▸ What to work on:
(a) Please list every function name that appears in the code snippet of the XOR distance text.
(b) Carry on the XOR distance text from the point where it stops, not the data that follows it.

▸ Extract:
We describe how to compute a XOR distance (as known as an Hamming weight distance) in Concrete. This can be useful in particular for biometry use-cases, where obviously, private is a very interesting feature.
The full code can be done here. Execution times of the different functions are given in the final section.
Goal here is to compute
def dist_in_clear(x, y):
return numpy.sum(hw(x ^ y))
function in FHE. This function XOR to values, and compute hw
of the result, which is the Hamming
weight, and is defined as the number of set bits.
For example, for x = 0xf3 = 0b11110011
and y = 0xbc = 0x10111100
, we would have
x ^ y = 0b01001111 = 0x4f
, and so dist_in_clear(x, y) = 5
since there are 5 set bits in 0x4f
.

▸ Exercise data:
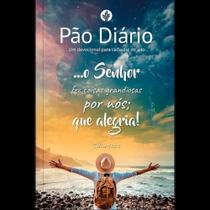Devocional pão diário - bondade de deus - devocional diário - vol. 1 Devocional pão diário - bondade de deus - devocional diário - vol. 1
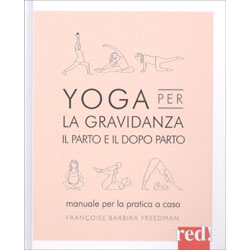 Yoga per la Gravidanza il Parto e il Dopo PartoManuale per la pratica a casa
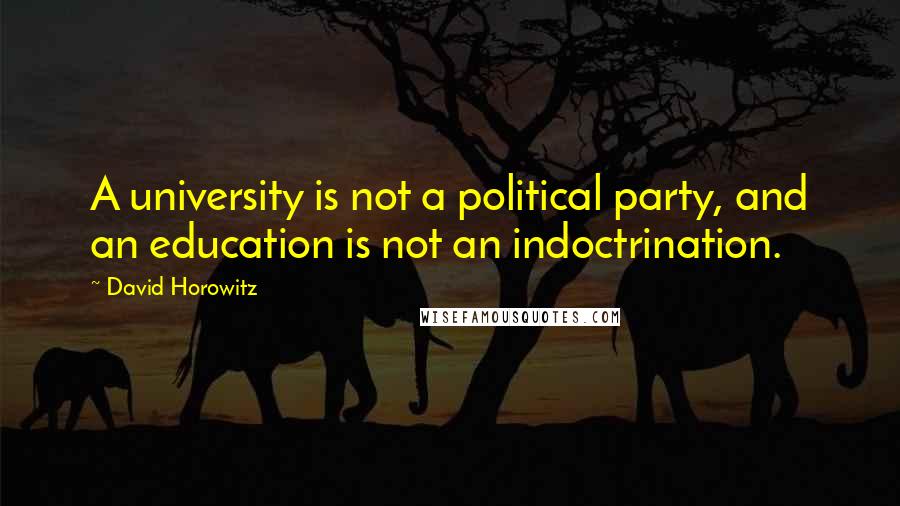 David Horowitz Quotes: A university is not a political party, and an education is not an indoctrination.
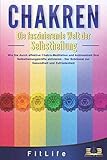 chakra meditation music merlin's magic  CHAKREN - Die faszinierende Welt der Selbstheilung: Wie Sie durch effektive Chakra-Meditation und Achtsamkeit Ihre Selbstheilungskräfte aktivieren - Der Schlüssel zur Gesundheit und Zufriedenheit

* * *

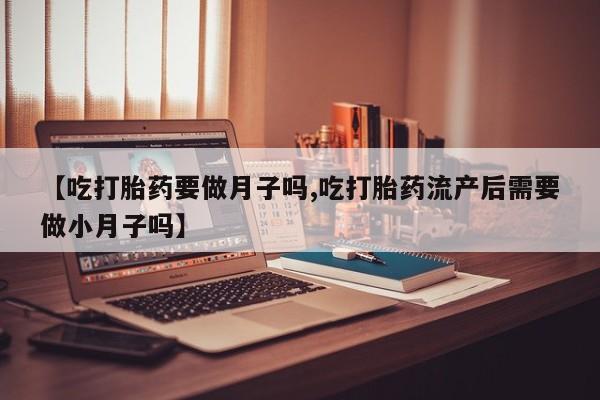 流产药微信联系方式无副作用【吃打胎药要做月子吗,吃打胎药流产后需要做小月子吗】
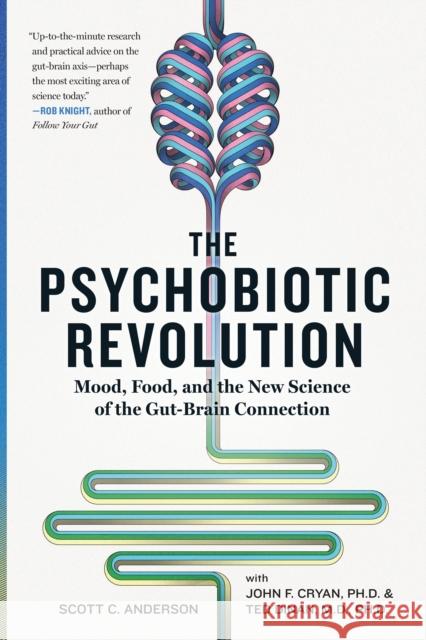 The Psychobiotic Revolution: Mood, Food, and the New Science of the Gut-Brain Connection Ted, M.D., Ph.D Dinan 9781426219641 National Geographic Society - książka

▸ Per-task answers:
(a) dist_in_clear, numpy.sum, hw

(b)
Or, in other words, dist_in_clear(x, y) = 5
means that bits of x
and bits of y
differ in 5
different locations:
0b11110011
0x10111100
^ ^^^^
This is a distance function, which can be used for various purpose, including measuring how two
vectors are close to each other. In the context of biometry (or others), it may be very interesting
to compute this function over encrypted x
and y
vectors.
In the full code, we use a first implementation, which is
def dist_in_fhe_directly_from_cp(x, y):
return np.sum(hw(x ^ y))
Here, it's a pure copy of the code in Concrete, and it compiles directly into FHE code!
In the full code, we use a second implementation, which is
def dist_in_fhe_with_bits_1b(x, y):
z = x + y
zx = fhe.bits(z)[0]
return np.sum(zx)
This function only works for bit-vectors x
and y
(as opposed to other functions). Here, we use
fhe.bits
operator to extract the least-significant bit of the addition x+y
: indeed, this least
signification bit is exactly x ^ y
.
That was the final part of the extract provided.